> [Perintah Latihan] Lanjutkan tulisan tentang pembangunan desa berikut, dimulai sesudah kalimat terakhir yang tercantum.

> [Teks Hasil Ekstraksi]
Membangun Desa, Membangun Indonesia. Penulis: Budi Usman (Penggiat Pelayanan Publik dan Dewan Pembina APDESI Kabupaten Tangerang)

DESA merupakan salah satu organisasi dalam struktur pemerintahan yang berada di tingkat paling kecil yang dekat dengan kehidupan masyarakat secara langsung dalam kerangka Negara Kesatuan Republik Indonesia. Desa dengan berbagai macam latar belakang sejarah dan kekentalan budaya yang ada menjadikan nilai tersendiri dalam penerapan sebuah kebijakan yang diberikan pemerintah pusat ke seluruh desa-desa yang ada di Indonesia.

Menurut Undang-Undang Nomor 6 Tahun 2014, desa adalah kesatuan masyarakat hukum yang memiliki batas wilayah yang berwenang untuk mengatur dan mengurus urusan pemerintahan, kepentingan masyarakat setempat berdasarkan prakarsa masyarakat, hak asal usul, dan/atau hak tradisional yang diakui dan dihormati dalam sistem pemerintahan Negara Kesatuan Republik Indonesia.

> [Entri yang Ditampilkan]

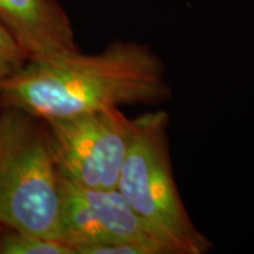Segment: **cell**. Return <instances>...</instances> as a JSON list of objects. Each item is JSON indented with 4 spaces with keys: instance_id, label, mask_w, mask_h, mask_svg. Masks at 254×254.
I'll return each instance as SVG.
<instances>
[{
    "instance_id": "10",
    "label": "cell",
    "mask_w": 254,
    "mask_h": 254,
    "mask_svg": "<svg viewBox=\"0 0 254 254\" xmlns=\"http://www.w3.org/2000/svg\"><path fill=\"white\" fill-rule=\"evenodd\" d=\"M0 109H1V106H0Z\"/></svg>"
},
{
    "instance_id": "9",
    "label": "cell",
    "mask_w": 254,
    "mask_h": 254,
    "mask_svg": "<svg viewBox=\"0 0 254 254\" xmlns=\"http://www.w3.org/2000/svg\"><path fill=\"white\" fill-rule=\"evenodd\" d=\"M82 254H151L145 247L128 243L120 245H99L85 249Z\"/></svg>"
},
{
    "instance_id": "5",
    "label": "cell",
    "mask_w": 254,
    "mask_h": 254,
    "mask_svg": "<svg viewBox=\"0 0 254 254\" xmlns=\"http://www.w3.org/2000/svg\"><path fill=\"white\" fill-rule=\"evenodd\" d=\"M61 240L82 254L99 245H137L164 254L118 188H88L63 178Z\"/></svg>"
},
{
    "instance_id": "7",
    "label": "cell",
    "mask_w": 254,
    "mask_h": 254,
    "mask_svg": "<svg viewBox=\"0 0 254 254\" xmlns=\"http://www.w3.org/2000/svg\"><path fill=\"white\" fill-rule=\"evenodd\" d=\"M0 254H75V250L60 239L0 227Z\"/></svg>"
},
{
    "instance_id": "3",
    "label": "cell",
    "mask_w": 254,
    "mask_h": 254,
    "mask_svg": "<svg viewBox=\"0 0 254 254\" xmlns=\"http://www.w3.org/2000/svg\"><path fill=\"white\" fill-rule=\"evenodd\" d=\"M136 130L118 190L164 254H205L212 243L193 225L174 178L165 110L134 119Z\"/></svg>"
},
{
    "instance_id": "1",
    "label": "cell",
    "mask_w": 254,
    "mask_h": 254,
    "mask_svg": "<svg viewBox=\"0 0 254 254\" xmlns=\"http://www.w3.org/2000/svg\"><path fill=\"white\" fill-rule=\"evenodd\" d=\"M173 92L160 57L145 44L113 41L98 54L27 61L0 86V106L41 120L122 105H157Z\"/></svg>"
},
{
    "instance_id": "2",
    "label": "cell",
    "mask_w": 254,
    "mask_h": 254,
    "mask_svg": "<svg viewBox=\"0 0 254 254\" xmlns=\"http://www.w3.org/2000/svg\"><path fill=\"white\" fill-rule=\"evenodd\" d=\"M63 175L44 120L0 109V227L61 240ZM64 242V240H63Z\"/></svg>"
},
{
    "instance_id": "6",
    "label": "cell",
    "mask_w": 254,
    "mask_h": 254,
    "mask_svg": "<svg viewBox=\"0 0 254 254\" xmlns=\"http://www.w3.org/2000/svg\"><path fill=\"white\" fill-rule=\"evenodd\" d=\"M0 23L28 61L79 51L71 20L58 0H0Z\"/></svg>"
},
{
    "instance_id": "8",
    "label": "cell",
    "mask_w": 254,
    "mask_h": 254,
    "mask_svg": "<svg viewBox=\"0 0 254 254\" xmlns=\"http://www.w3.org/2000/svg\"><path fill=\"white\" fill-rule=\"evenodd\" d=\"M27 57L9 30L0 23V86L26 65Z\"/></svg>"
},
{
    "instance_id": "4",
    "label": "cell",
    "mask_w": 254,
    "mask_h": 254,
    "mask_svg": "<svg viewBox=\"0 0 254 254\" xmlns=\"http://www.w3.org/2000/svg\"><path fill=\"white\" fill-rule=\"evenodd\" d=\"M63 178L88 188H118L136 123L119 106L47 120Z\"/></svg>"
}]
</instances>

--

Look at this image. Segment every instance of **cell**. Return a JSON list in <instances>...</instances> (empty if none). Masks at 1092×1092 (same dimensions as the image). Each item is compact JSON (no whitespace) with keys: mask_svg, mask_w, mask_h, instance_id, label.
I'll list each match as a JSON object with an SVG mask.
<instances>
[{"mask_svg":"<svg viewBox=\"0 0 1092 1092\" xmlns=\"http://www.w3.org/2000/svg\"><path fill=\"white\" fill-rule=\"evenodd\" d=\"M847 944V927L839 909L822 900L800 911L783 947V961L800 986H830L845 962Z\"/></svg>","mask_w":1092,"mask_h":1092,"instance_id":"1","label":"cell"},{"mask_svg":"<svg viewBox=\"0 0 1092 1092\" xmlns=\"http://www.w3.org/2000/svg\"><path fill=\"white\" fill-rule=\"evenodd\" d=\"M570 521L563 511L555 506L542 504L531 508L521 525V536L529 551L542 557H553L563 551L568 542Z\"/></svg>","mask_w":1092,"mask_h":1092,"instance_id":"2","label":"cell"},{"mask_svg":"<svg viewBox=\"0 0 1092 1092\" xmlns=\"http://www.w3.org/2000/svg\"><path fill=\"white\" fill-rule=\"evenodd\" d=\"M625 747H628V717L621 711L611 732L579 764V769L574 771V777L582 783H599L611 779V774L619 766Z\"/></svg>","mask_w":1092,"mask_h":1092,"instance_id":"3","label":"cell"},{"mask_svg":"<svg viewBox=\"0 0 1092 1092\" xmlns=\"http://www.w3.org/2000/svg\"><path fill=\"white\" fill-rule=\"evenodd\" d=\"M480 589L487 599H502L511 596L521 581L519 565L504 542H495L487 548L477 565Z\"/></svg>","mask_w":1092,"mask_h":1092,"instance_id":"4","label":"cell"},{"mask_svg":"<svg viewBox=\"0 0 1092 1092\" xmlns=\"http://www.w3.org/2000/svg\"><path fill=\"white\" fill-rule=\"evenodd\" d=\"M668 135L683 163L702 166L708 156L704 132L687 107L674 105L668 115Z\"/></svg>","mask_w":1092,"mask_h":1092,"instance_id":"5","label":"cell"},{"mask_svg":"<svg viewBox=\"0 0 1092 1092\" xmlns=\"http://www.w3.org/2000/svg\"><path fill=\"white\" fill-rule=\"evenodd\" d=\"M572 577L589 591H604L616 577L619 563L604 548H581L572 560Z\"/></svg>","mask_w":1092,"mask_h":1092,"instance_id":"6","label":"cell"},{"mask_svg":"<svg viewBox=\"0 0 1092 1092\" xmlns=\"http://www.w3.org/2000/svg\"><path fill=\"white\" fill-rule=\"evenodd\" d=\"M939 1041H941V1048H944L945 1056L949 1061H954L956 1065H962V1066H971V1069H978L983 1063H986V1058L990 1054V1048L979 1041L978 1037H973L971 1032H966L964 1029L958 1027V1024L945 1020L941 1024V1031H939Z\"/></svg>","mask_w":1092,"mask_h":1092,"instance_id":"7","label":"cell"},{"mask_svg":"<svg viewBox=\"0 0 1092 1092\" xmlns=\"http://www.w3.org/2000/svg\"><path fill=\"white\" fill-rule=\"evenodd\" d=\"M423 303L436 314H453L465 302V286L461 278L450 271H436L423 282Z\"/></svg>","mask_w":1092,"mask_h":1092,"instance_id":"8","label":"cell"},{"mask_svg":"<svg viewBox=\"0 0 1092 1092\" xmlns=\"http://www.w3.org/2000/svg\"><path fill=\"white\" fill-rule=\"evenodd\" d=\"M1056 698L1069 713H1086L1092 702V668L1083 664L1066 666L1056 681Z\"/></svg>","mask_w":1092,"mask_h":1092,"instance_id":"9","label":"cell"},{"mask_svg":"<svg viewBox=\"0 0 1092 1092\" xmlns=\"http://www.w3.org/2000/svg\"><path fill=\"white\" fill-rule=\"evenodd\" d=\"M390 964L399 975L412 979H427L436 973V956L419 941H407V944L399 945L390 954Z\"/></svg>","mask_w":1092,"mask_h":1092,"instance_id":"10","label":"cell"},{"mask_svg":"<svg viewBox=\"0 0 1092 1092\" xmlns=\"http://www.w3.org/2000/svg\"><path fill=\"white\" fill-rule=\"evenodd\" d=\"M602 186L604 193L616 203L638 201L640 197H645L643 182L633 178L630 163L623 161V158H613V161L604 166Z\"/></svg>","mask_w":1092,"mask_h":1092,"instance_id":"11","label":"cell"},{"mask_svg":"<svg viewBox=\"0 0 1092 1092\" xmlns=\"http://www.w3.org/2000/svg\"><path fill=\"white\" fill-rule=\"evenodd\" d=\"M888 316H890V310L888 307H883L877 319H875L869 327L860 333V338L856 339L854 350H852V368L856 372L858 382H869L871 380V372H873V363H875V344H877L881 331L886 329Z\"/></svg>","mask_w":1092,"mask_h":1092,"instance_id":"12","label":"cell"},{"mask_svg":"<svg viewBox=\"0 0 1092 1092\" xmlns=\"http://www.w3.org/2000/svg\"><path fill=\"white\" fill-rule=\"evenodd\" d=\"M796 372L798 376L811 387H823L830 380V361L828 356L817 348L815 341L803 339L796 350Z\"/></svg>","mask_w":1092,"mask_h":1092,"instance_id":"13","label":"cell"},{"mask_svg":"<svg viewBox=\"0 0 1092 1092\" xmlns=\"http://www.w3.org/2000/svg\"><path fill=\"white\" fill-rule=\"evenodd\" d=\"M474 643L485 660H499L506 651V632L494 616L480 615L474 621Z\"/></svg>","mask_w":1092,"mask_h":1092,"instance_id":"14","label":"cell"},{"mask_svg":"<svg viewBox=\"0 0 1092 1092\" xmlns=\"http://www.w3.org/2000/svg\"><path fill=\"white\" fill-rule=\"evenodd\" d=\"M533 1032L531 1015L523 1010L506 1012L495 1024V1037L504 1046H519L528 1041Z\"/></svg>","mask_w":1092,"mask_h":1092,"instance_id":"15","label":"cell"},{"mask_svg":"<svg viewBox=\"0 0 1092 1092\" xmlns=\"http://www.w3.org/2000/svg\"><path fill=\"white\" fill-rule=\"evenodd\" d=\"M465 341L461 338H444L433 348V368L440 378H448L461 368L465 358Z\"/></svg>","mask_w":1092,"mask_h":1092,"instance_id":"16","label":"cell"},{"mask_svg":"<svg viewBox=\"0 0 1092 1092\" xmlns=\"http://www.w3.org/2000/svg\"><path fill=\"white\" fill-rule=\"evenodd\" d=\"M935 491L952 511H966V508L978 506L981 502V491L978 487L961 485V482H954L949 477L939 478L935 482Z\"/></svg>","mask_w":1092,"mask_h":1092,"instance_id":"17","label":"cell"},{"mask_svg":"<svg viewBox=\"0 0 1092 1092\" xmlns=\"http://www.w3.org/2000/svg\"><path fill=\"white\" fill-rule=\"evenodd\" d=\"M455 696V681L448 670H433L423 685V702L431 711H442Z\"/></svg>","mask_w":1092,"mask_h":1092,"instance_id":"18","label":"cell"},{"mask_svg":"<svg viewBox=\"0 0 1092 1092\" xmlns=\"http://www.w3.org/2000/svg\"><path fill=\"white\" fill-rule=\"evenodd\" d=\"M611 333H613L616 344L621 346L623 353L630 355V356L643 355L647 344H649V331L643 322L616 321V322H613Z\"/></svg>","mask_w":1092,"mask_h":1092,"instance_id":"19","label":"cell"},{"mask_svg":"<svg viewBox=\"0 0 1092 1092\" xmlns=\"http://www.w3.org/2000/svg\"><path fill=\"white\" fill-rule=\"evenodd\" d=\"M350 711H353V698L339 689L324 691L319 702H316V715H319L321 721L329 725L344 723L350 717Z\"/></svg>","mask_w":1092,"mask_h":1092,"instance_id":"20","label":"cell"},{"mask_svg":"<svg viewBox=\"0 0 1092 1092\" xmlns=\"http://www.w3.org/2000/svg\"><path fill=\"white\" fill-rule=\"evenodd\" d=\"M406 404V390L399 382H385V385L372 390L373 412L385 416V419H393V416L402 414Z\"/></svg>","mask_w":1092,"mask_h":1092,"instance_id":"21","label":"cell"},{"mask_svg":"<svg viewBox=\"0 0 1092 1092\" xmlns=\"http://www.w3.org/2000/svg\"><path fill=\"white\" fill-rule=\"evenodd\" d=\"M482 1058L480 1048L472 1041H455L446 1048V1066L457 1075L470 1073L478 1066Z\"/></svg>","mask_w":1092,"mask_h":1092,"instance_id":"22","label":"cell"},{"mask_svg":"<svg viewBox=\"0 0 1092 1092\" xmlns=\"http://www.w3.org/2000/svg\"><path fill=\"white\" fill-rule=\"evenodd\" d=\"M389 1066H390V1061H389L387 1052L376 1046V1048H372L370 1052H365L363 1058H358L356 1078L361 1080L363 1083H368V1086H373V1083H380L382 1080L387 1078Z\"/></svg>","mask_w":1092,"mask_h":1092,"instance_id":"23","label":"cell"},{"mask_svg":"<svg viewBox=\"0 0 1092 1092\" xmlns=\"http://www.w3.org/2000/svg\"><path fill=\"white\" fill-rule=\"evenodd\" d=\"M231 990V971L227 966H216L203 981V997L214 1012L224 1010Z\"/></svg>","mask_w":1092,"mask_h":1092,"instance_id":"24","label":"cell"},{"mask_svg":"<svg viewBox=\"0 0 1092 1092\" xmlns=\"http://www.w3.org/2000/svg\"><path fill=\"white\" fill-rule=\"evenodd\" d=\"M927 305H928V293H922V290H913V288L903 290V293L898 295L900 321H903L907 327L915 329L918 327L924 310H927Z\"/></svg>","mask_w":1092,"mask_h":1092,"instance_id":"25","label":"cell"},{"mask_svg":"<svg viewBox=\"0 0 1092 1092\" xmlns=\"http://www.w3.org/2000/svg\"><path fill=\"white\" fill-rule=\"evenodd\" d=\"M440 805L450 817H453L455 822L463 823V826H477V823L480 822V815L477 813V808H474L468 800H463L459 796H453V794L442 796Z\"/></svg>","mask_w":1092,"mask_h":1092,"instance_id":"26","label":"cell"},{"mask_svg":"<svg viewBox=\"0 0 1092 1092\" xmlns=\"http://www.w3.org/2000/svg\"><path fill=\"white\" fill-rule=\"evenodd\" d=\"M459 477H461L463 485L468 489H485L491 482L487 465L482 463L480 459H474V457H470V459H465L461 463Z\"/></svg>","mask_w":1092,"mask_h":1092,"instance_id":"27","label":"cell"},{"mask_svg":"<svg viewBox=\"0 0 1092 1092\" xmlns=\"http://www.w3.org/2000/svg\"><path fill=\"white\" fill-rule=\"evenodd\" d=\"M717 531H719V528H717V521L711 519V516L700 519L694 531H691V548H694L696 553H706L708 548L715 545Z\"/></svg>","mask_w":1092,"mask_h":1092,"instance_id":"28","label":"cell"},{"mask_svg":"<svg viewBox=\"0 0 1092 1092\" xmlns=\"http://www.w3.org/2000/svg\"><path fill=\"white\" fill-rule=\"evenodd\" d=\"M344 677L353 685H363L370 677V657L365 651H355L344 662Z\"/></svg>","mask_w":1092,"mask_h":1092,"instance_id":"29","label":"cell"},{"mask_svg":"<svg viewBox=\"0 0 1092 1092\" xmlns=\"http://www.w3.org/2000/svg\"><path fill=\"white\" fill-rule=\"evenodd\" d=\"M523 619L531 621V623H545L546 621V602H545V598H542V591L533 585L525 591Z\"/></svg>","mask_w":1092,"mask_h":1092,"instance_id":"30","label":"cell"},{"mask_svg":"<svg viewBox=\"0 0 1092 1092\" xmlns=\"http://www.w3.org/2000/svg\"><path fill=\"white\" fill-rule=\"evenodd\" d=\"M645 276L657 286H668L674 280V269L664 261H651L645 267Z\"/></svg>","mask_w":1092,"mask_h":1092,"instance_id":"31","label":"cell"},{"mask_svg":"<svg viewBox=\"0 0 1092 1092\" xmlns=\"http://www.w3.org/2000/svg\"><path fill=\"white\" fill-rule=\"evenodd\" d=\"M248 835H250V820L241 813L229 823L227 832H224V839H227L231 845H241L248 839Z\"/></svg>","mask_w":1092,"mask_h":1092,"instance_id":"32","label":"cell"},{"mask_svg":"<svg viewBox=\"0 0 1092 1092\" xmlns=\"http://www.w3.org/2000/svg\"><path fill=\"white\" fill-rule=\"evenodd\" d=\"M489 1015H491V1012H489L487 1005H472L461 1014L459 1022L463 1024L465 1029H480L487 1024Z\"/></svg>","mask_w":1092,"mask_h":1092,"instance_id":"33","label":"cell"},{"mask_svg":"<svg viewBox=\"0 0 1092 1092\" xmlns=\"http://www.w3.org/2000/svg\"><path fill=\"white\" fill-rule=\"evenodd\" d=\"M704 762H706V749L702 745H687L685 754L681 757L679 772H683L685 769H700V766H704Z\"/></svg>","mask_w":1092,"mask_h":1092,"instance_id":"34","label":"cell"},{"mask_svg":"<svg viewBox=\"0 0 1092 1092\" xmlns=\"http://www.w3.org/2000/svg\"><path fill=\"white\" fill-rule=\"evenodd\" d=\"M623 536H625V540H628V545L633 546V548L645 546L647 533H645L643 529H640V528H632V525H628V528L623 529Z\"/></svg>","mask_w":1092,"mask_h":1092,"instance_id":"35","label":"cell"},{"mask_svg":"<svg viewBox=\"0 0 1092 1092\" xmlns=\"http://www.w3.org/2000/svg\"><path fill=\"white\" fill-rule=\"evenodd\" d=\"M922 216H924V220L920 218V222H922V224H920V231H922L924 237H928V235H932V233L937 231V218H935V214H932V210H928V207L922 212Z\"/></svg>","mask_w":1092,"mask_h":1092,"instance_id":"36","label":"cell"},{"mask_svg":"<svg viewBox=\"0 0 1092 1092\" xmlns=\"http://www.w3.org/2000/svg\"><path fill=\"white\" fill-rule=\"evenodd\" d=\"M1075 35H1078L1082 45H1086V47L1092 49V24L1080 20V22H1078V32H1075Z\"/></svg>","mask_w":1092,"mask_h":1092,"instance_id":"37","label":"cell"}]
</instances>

...

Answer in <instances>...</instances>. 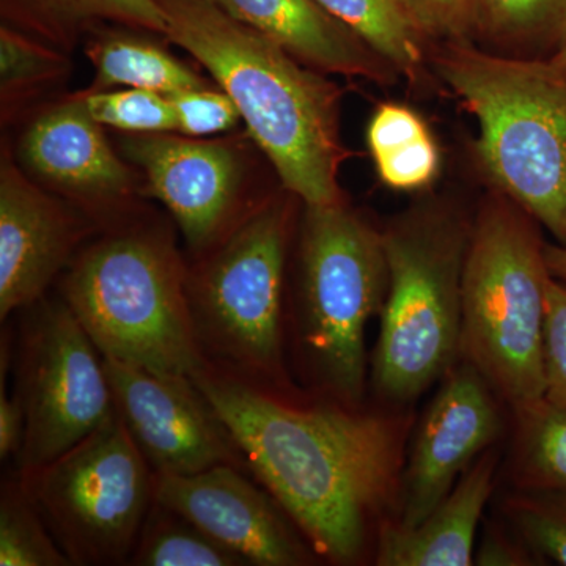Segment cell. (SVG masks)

> [Hasil Latihan]
Paradigma baru Apdesi sebagai organisasi dari pemerintah desa, bahwa Desa yang kini tidak lagi menjadi sub-pemerintahan kabupaten berubah menjadi pemerintahan masyarakat.

Prinsip desentralisasi dan residualitas yang berlaku pada paradigma lama melalui Undang-undang Nomor 32 Tahun 2004, digantikan oleh prinsip rekognisi dan subsidiaritas.

Kedua prinsip ini memberikan mandat sekaligus kewenangan terbatas dan strategis kepada desa untuk mengatur serta mengurus urusan desa itu sendiri.

Membumikan makna desa sebagai subjek pasca UU Desa bukanlah sesuatu yang mudah dilakukan. Berbagai ujicoba dilakukan oleh elemen pemerintah dan masyarakat sipil untuk dapat menggerakkan desa agar benar-benar menjadi subjek pembangunan.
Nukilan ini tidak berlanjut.